3 Ways Business Analytics Are Changing to Meet New Demands


An illustration shows a woman's head in profile in a thinking posture, with icons representing business analytics and data points superimposed. The sun over a city skyline is in the background.

It seems like only yesterday when a well-crafted dashboard defined the practice of business intelligence. Assembling useful information in formats executives could use to support effective decision-making was the goal. The good news is that the goal of business analytics hasn’t changed, but the goalposts have moved.
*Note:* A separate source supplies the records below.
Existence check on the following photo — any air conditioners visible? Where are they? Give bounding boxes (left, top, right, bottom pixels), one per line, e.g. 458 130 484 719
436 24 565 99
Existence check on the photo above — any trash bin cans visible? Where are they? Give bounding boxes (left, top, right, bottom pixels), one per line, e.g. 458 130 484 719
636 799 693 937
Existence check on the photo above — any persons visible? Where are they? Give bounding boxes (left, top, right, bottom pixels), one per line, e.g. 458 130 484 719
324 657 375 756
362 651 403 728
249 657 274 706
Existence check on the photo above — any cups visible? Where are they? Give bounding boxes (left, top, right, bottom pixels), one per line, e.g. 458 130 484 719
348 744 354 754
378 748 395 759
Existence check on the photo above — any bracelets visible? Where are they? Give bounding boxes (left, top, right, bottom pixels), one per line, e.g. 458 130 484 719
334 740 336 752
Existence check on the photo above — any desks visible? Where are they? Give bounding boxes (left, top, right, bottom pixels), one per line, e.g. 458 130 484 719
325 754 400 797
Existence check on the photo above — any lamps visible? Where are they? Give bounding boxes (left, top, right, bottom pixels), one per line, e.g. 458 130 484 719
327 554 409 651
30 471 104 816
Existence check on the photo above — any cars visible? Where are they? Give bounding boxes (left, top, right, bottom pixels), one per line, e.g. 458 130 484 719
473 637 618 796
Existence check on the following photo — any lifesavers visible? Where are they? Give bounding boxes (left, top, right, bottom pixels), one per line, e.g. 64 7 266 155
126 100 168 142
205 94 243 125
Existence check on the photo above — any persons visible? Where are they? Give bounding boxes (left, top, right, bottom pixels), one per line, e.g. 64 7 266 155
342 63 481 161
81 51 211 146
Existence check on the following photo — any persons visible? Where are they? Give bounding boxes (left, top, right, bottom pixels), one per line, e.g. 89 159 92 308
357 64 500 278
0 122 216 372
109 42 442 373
As McKinsey notes in The Data-Driven Enterprise of 2025, “rapidly accelerating technology advances, the recognized value of data, and increasing data literacy are changing what it means to be data driven.” The McKinsey post goes on to say that by 2025, “smart workflows and seamless interactions among humans and machines will likely be as standard as the corporate balance sheet, and most employees will use data to optimize nearly every aspect of their work.”

Jobi Abraham, the newest faculty member in Elmhurst University’s Data Science and Analytics program—who brings a depth of experience in the field of health care analytics—recently taught a fascinating course exploring some ways this future might be realized.

Like most things in data science, progress involves both technical advances and organizational adaptation. Let’s explore some specifics.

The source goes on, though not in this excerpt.